Ma quelle considerazioni non possono essere ignorate e, anzi, suggeriscono un diverso modo di rappresentare la più recente storia dell’Occidente. Non come scansione fatalistica delle tappe di una inesorabile obsolescenza ma come rassegna di occasioni mancate.
Idee per una diversa narrazione
Si pensi – per fare un esempio – alla presa di coscienza della responsabilità dei popoli nei confronti del “flagello della guerra”, avvenuta dopo la seconda guerra mondiale e sfociata nella costituzione delle Nazioni Unite attorno all’idea di prevenire i conflitti mettendo l’uso della forza sotto controllo internazionale anche con appositi strumenti e procedure.
Quanto, quando e come hanno funzionato le Nazioni Unite rispetto a questo loro fine primario?
Altro esempio: la fine del colonialismo alla metà del secolo scorso. Quale l’atteggiamento verso di esso? Apertura di un vero dialogo con i popoli emancipati anche ai fini di un’integrazione degli statuti della comunità internazionale, alla cui redazione le vecchie colonie non avevano partecipato?

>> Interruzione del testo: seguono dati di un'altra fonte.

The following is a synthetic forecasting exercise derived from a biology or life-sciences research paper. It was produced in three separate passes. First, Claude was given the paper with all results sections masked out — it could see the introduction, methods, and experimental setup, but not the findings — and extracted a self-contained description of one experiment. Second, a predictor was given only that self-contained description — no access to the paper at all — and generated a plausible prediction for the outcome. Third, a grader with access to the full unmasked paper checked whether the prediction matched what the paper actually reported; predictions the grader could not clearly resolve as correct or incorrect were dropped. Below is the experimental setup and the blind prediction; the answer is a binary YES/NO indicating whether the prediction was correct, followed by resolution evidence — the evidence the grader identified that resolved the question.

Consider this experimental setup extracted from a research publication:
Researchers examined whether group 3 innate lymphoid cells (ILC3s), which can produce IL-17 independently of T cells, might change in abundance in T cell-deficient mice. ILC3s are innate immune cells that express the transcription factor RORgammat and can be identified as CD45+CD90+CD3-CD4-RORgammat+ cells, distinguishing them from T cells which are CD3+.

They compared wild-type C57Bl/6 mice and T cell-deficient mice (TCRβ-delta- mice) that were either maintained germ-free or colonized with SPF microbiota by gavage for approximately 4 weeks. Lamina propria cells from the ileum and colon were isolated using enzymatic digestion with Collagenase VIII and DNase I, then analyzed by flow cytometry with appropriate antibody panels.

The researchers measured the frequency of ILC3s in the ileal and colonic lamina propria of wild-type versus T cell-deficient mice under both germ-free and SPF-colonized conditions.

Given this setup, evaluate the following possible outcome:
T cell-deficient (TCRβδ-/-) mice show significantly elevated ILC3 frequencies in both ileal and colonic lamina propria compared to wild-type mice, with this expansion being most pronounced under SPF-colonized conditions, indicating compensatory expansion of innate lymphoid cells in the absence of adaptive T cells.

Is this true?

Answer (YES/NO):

Oppure tentativo delle potenze dominanti di mantenere su di esse un qualche controllo?
Ancora: la prima guerra del Golfo (anni 90), avvenuta dopo la fine della guerra fredda, poteva essere condotta direttamente dall’ONU con una propria forza militare. Ma non si volle esplorare a fondo tale percorso.
Perché non chiedersi se buona parte della successiva moltiplicazione delle tragedie non sia riconducibile a tale originaria omissione?
Né fanatismo né fatalismo
Sono solo alcuni interrogativi sui quali sarebbe interessante intrattenersi anche in sede storica (e non solo per certificare la consistenza dei… trucchi con cui a inizio secolo si giunse a giustificare l’intervento occidentale in Iraq), fosse solo per equilibrare il pessimismo radicale delle analisi richiamate con gli esiti di un’onesta ammissione di responsabilità.
Non si tratta – cosa impossibile – di cambiare il passato, ma di considerare quanto, nelle scelte compiute, sia da attribuire al peso delle strutture e quanto alla condotta degli uomini.
Ed è in una visione della pace come dono di Dio affidato alla responsabilità degli uomini che possono congiungersi tutti gli sforzi autentici, sia in campo religioso che in campo politico, per contrastare tanto il fanatismo identitario quanto il fatalismo storicistico. E per dimostrare che nella esperienza dei popoli non c’è nulla di ineluttabile, ma tutto, per diverse vie, può essere ricondotto ad una piena dimensione umana.